The Beluga field has a lot of underground reservoir space available for CO2 storage that is estimated sufficient for more than 60 years of carbon dioxide storage from a 400-megawatt power plant at Skwentna. The example also assumes a 75-mile power transmission line to Chugach Electric Association’s Beluga power station near the gas field where the new power could be connected with Chugach’s existing transmission, feeding it into the Railbelt electric grid that serves Southcentral and Interior Alaska.

Skwentna was used as an example because there are known coal resources and a company that is now exploring. Also, there would be a market for the power in Southcentral Alaska communities if the coal plant and transmission line were built. The predicted shortfall of natural gas from Cook Inlet gas fields has utilities in the region searching for alternative sources of energy, and this could be one.

I admit a large power plant and coal mine at Skwentna, which is off in the boondocks, seems a stretch. But power plants and transmission lines have been built before in less-accessible areas. Chugach Electric’s Beluga power plant, for example, was built in the 1960s without road access. There is still no road to the Beluga plant, which is still operating.
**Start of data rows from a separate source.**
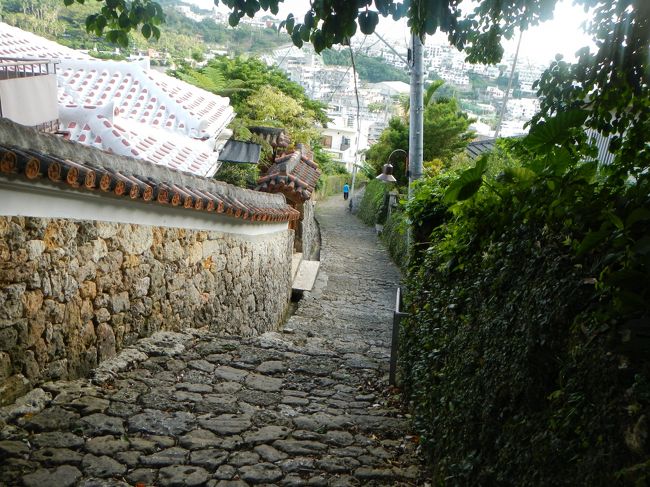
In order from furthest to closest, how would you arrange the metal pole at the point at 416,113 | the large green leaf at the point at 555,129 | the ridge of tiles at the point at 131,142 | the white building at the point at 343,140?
the white building at the point at 343,140
the metal pole at the point at 416,113
the ridge of tiles at the point at 131,142
the large green leaf at the point at 555,129

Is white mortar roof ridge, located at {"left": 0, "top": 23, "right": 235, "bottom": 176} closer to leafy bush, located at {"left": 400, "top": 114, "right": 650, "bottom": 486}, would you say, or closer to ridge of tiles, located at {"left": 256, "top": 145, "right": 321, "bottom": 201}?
ridge of tiles, located at {"left": 256, "top": 145, "right": 321, "bottom": 201}

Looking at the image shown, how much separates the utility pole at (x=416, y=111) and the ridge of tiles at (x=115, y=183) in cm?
344

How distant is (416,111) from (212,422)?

Skwentna’s relative proximity to the Beluga gas field for CO2 storage makes it plausible. However, other locations for a coal plant with carbon capture are possible, such as near the existing Usibelli coal mine at Healy, south of Fairbanks. But Healy is much farther from the Beluga gas field and would require a longer CO2 pipeline of about 280 miles.
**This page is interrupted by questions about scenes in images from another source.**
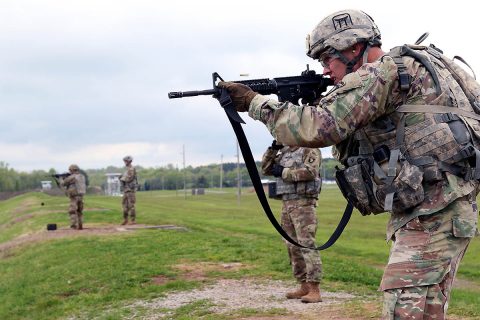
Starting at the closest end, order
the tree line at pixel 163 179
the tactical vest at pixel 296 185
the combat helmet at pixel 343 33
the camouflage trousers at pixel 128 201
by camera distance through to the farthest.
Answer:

It may be possible to inject and store CO2 in underground coal seams at Healy, but research on coal-bed storage is not very far along. Still, the plus for Healy is that there is already a coal mine, two coal-fired power plants, and long-distance electric transmission lines. The university hopes to examine the possibility of carbon capture there but needs additional support.

That includes state support, too. UAF is now waiting on whether the Legislature can fund the $2 million needed this year to match a $9 million federal grant for more work on coal carbon capture and storage.

Meanwhile, here’s some data from the university’s study on coal carbon capture, in metric tons of CO2 emissions per gigawatt hour of electricity (a metric ton is 2,200 pounds compared with a U.S. ton of 2,000 pounds): Coal without carbon capture: 1,100 metric tons; natural gas, current: 550 metric tons; wind power with natural gas backup (wind or solar must have backup for reliability): 250 metric tons; Coal with carbon capture: 100 metric tons.

To me, this sounds promising. We should not ignore it.

Tim Bradner is publisher of the Alaska Legislative Digest and Alaska Economic Report.